Por Maria Santana Souza - "Brasil registrou 6.904 vítimas de casos consumados e tentados de feminicídio em 2025, o que representa um aumento de 34% em relação ao ano de 2024, quando houve 5.150 vítimas. Foram 4.755 tentativas e 2.149 assassinatos, totalizando quase seis (5,89) mulheres mortas por dia no país."

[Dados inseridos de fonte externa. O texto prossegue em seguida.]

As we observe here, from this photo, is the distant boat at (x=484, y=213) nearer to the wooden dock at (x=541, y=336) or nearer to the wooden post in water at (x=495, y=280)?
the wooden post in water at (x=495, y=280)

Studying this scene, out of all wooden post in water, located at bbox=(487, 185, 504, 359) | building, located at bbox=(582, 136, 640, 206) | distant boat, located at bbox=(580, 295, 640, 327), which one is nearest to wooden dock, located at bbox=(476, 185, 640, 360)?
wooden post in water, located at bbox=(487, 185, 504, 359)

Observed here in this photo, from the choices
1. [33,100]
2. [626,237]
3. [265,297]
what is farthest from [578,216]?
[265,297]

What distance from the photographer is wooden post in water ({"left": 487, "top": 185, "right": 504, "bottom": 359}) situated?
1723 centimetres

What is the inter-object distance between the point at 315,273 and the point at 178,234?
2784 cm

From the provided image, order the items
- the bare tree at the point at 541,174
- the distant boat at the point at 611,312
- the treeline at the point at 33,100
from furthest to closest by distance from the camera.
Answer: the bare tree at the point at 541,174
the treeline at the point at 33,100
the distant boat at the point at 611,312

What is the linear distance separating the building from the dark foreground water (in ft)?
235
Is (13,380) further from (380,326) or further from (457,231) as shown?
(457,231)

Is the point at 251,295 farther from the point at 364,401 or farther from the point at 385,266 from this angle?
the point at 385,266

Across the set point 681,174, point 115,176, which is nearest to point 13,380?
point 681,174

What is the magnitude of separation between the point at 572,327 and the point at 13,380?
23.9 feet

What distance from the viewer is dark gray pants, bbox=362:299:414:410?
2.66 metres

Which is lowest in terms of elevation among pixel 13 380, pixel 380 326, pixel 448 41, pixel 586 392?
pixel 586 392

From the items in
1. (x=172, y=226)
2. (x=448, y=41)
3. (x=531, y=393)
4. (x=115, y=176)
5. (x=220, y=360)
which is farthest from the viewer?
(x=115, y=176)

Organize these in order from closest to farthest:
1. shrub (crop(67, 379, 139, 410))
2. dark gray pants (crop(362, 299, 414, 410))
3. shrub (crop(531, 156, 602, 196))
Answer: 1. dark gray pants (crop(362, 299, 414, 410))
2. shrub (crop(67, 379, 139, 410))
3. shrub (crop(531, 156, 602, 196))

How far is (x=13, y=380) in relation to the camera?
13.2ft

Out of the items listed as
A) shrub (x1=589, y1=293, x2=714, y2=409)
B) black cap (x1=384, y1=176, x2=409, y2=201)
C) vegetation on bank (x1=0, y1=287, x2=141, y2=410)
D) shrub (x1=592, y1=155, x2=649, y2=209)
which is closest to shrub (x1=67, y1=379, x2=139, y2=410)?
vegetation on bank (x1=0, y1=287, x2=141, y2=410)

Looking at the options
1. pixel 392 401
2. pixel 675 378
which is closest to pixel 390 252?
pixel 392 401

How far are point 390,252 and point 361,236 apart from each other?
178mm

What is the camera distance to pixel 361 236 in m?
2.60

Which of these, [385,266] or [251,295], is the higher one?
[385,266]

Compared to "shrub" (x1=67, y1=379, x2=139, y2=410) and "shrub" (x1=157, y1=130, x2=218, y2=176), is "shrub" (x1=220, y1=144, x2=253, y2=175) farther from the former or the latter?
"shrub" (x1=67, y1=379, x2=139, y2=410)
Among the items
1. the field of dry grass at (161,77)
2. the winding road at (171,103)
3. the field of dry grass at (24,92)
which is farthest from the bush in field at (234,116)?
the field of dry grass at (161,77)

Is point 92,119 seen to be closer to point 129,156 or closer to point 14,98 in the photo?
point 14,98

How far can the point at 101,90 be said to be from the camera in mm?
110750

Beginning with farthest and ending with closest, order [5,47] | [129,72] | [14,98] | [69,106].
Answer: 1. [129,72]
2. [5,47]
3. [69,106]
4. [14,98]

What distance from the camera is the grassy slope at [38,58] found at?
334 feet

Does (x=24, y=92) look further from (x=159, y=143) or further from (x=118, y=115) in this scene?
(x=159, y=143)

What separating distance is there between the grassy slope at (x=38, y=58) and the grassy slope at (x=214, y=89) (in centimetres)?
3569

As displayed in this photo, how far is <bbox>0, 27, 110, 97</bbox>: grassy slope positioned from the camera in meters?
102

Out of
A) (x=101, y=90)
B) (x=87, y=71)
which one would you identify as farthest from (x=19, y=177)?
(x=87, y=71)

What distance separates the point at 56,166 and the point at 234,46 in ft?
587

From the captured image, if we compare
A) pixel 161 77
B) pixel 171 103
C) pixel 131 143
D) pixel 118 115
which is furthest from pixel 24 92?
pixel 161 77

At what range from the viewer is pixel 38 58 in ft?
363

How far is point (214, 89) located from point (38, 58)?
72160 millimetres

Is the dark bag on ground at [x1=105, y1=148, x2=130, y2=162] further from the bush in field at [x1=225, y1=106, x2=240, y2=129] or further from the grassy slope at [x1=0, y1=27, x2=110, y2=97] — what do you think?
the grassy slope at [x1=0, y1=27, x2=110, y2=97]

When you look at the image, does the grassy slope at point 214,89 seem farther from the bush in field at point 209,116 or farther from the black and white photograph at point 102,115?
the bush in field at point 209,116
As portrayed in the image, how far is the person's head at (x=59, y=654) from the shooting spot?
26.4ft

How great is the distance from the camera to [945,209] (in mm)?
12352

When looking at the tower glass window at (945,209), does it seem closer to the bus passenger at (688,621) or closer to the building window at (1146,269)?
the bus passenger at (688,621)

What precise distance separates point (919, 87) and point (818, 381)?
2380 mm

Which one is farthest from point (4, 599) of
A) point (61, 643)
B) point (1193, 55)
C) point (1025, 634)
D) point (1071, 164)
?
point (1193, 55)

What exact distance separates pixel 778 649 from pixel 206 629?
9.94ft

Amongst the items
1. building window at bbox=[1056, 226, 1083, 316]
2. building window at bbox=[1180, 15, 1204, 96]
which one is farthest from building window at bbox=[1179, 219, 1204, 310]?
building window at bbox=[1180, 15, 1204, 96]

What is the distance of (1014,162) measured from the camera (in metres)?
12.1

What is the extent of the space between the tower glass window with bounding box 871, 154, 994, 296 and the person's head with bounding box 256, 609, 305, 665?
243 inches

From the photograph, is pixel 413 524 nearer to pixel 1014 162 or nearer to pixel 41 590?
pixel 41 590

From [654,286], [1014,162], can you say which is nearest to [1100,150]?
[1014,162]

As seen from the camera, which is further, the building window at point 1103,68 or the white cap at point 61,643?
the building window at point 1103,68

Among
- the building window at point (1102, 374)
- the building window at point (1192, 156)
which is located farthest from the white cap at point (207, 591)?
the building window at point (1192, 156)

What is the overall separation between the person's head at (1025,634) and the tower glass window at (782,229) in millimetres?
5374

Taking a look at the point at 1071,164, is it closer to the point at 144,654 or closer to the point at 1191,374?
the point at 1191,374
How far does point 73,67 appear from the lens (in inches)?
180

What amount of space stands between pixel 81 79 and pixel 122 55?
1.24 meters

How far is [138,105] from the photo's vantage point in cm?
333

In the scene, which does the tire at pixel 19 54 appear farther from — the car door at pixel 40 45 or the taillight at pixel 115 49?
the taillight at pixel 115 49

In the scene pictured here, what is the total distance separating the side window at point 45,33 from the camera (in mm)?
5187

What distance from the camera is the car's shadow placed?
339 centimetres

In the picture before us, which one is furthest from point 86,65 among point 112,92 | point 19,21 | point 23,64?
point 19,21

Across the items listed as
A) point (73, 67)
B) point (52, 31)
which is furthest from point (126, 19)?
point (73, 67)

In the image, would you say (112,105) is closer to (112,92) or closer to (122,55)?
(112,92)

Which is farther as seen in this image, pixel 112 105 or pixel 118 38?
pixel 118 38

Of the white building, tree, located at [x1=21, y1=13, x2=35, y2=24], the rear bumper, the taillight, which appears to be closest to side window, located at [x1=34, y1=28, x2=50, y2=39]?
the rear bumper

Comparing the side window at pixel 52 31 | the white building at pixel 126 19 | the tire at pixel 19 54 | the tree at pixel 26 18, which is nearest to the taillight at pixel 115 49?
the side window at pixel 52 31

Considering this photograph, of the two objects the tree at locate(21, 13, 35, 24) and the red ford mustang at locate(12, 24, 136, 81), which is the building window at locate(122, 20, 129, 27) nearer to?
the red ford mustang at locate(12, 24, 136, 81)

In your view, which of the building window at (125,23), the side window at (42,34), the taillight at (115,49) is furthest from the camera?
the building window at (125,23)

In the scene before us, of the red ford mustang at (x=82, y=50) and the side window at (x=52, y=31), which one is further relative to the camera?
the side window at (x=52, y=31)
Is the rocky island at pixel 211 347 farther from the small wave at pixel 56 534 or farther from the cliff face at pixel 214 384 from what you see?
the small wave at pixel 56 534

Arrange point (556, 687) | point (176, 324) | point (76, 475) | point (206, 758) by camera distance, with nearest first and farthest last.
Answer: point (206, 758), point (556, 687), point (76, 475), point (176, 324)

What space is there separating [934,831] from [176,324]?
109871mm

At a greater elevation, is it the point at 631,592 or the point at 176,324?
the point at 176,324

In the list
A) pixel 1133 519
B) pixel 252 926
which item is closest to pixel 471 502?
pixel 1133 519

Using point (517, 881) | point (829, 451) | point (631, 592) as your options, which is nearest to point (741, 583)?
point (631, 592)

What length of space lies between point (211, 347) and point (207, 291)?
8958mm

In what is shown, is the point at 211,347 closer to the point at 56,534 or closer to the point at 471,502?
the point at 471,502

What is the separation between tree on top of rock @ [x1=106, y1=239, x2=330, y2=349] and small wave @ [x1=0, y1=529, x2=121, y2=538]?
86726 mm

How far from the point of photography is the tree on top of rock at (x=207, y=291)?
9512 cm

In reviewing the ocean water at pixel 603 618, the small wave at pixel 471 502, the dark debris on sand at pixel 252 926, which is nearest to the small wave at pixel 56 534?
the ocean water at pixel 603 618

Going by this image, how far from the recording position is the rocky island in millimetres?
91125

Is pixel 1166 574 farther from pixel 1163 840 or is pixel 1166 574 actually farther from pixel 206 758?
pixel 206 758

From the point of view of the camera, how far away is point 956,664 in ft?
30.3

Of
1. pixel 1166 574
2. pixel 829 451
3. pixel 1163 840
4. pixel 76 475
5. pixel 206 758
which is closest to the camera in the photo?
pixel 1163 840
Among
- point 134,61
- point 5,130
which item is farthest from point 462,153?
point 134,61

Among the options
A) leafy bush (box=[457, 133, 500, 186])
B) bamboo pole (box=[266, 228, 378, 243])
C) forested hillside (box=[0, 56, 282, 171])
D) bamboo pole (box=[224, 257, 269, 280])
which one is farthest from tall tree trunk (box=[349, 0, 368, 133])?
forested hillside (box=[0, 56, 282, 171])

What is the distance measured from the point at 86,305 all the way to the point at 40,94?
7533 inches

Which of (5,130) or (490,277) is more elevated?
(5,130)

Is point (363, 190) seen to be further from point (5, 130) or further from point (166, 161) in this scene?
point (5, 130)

"Os dados são do Relatório Anual de Feminicídios no Brasil 2025, elaborado pelo Laboratório de Estudos de Feminicídios da Universidade Estadual de Londrina (Lesfem/UEL), que trás também o perfil das vítimas e dos agressores. O levantamento supera em 38,8%, ou seja, em mais de 600, o número de vítimas de feminicídio divulgados pelo Ministério da Justiça e Segurança Pública (MJSP), por meio do Sistema Nacional de Informações de Segurança Pública (Sinesp). Os dados que constam no sistema são informados pelos estados. Segundo a última atualização, no mês passado, foram 1.548 mulheres mortas por feminicídio em 2025."
Os parágrafos acima abrem matéria publicada no dia 3 de março passado, no Portal Mulher Amazônica, com o título: Número de vítimas de feminicídio supera em 38% registros oficiais.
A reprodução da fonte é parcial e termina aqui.